I feel so wrong but I couldn't help to LOL listening her read them off... "Sum Ting Wong" "Wi Tu Lo" and she was able to read it without batting an eye!
 
related to this--

Asiana airlines is filing a suit against a local TV station--damage to their reputation.
 
How stupid is that? Asiana is suing the television station because they say the station airing these false names on the news broadcast has damaged the airline's reputation!

Ha!!! Ridiculous!

The ineptness of the flight crew is what has damaged the airline's reputation.
 
Asiana Victim Was Left to Fend for Herself...
:confused:
Attorney: 'Multiple' firefighters knew Asiana Flight 214 passenger was in a position of danger before fire truck killed her
07/26/2013 > "Multiple" San Francisco firefighters knew that a 16-year-old passenger from Asiana Flight 214 had been taken from the crashed plane's wreckage and placed in harm's way on the tarmac, where she was run over and killed by a fellow firefighter, the lawyer for the family of the dead girl said Friday.
Ye Mengyuan was "left unattended and not properly protected, tended to or properly cared for. She did not have fatal injuries or injuries that would have resulted in death before she was run over by that truck," said attorney Anthony Tarricone, a partner with the New York-based law firm of Kreindler & Kreindler. The firm represents the families of all three Chinese teenage girls who died and a dozen other injured passengers from the Boeing 777. The firm, which has a team of lawyers in town conducting its own investigation of the July 6 crash, has handled cases involving some of the world's biggest aviation disasters, including the bombing of Pan Am Flight 103, which exploded over Lockerbie, Scotland, in 1988, killing all 259 on board along with 11 people on the ground.

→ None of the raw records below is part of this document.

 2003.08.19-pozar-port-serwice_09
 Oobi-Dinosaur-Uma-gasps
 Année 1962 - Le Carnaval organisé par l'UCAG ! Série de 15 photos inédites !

National Transportation Safety Board investigators said Asiana Flight 214 came in too low and too slow before it slammed into the seawall that abuts San Francisco International Airport's Runway 28 Left. Mengyuan, 16, was alive and covered in firefighting foam when she was run over by a San Francisco fire truck responding to the burning plane, according to San Francisco police, who continue to investigate her death. Although Ye had been seated in the back of the Boeing 777 when it crashed, her body was discovered in front of the left wing of the plane after she had been run over. Investigators have not explained how she ended up near the front of the plane. "We know that multiple firefighters knew she was there, and she was left there to fend for herself before the foam was put down," Tarricone told this newspaper.

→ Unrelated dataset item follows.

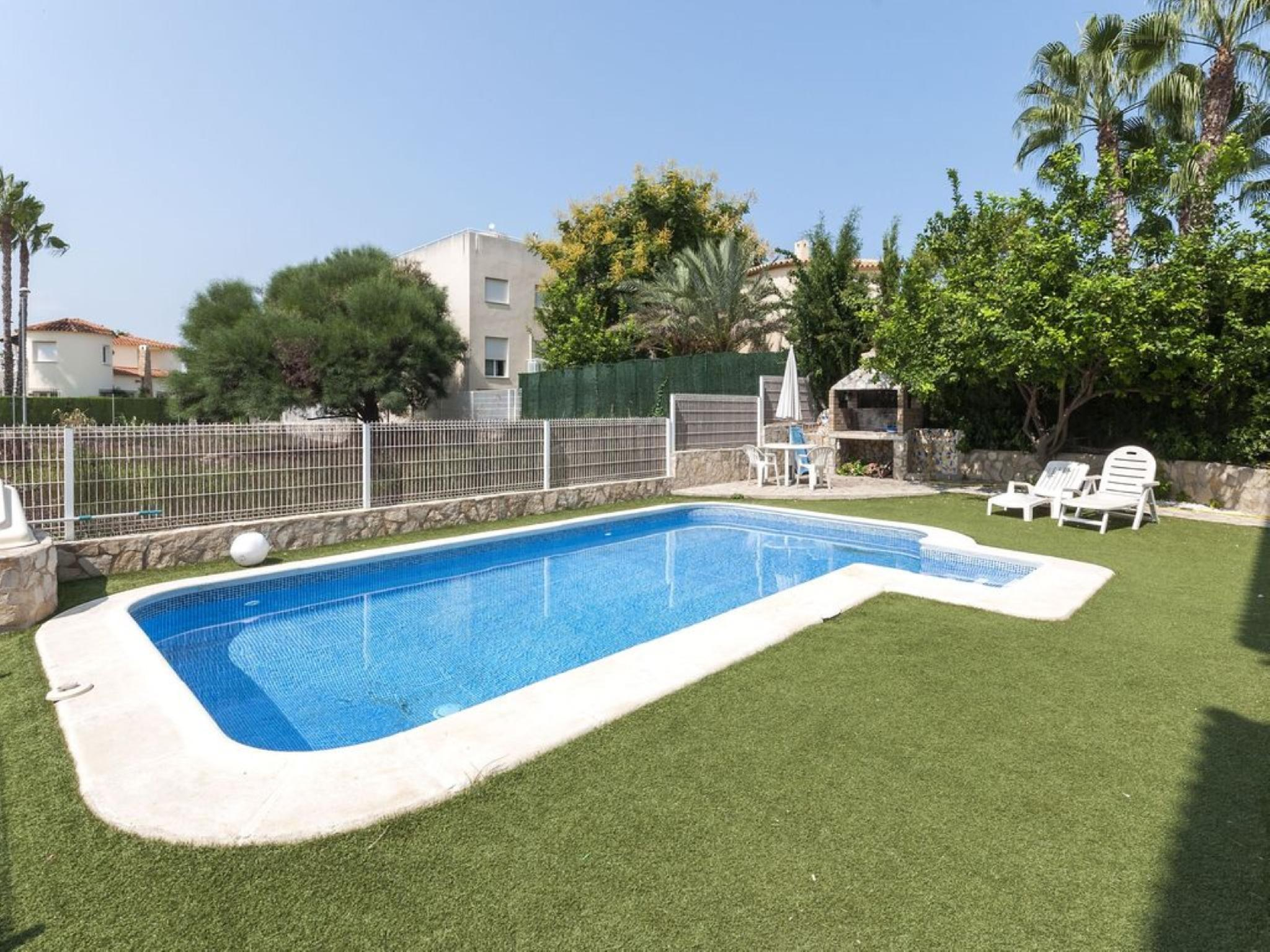 106244   House In Oliva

ABC7, citing unnamed sources, first reported Thursday that a firefighter pulled Ye from the plane and put her on the ground near the wing. The station said that another firefighter, Elyse Duckett, 49, was out getting food for the SFO fire station when Asiana Flight 214 crashed. When Duckett returned to the station, she found everyone had gone to the crash scene, so she got into a reserve truck, Mobile 37, and drove alone, without a spotter or rider to help navigate, according to ABC7. The station reported that it was Duckett's truck that ran over the girl. According to an earlier report by the San Francisco Chronicle, the truck was not equipped with Forward Looking Infrared, which uses heat-sensing technology to detect body temperatures.

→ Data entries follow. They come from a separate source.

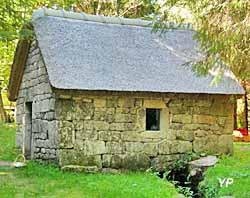 Les Deux Moulins de Chamboux - moulin électrique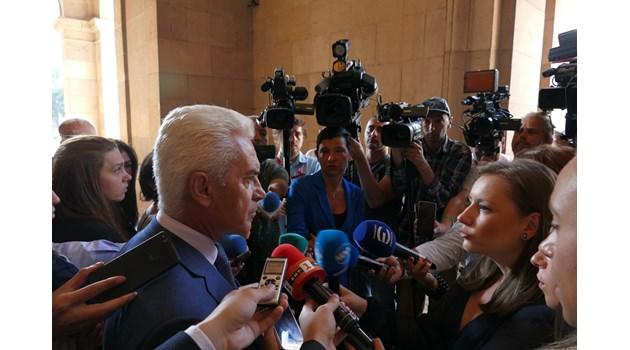 Волен Сидеров: Подозирам заговор срещу премиера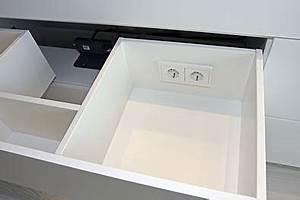 Steckdosen Badezimmer Waschbecken : badezimmerlampen mit steckdose ~ Lizthompson.info Haus und Dekorationen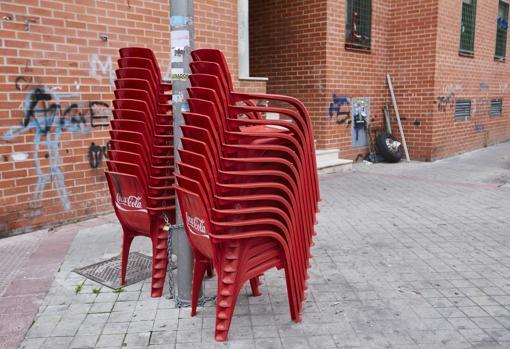 Encadenan las sillas a las farolas, como si estuvieran en la terraza de un bar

While not disputing the details in the ABC7 report, the San Francisco Fire Department blasted the story in a statement Friday. "This news outlet distastefully disclosed personnel information, as well as released incomplete information," the statement said. "Out of respect for the family of Ye Mengyuan and the investigative processes, the department will await the outcome of the investigations prior to commenting any further about the accident."